== Work to complete ==
Copy out the listing below, word for word, from its first line through the line containing "NRF COMPRESSOR CONTROL VALVE – 38425".

Records from a collection:
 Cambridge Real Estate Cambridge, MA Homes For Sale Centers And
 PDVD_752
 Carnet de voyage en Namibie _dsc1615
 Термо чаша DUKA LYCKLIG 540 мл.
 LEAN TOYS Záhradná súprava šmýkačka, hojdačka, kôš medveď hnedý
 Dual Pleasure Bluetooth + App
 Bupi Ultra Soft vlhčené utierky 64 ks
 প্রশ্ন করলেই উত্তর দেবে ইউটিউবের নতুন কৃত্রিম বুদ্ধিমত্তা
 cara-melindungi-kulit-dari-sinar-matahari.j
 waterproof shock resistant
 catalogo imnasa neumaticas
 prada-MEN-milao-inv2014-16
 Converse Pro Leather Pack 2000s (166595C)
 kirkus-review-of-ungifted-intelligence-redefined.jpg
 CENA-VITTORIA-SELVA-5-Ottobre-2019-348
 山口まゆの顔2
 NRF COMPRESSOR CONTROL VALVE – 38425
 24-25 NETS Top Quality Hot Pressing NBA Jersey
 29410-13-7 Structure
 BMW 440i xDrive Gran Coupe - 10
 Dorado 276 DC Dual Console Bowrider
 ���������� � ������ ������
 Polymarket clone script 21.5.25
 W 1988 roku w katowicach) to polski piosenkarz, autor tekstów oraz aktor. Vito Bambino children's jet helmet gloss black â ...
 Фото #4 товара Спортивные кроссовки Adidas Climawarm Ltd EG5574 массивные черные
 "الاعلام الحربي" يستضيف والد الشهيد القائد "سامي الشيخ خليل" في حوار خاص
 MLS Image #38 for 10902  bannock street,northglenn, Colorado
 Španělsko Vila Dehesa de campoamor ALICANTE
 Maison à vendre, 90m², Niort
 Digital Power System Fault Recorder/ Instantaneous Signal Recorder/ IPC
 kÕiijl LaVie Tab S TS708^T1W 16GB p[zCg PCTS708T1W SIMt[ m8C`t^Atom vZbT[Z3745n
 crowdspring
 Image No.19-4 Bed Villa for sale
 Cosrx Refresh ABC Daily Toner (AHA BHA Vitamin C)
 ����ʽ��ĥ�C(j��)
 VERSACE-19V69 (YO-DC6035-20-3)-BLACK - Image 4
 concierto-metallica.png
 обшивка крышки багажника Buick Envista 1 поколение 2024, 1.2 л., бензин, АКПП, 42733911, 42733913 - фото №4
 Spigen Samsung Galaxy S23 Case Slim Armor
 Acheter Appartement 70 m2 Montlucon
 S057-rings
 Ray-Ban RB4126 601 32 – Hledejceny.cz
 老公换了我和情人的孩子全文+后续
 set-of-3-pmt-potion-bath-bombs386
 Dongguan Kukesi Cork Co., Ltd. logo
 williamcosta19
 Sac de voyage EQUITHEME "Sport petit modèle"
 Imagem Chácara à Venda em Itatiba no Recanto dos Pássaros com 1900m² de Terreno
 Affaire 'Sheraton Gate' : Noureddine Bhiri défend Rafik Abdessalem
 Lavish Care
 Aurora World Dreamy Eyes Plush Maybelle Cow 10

== The completed task ==
 Cambridge Real Estate Cambridge, MA Homes For Sale Centers And
 PDVD_752
 Carnet de voyage en Namibie _dsc1615
 Термо чаша DUKA LYCKLIG 540 мл.
 LEAN TOYS Záhradná súprava šmýkačka, hojdačka, kôš medveď hnedý
 Dual Pleasure Bluetooth + App
 Bupi Ultra Soft vlhčené utierky 64 ks
 প্রশ্ন করলেই উত্তর দেবে ইউটিউবের নতুন কৃত্রিম বুদ্ধিমত্তা
 cara-melindungi-kulit-dari-sinar-matahari.j
 waterproof shock resistant
 catalogo imnasa neumaticas
 prada-MEN-milao-inv2014-16
 Converse Pro Leather Pack 2000s (166595C)
 kirkus-review-of-ungifted-intelligence-redefined.jpg
 CENA-VITTORIA-SELVA-5-Ottobre-2019-348
 山口まゆの顔2
 NRF COMPRESSOR CONTROL VALVE – 38425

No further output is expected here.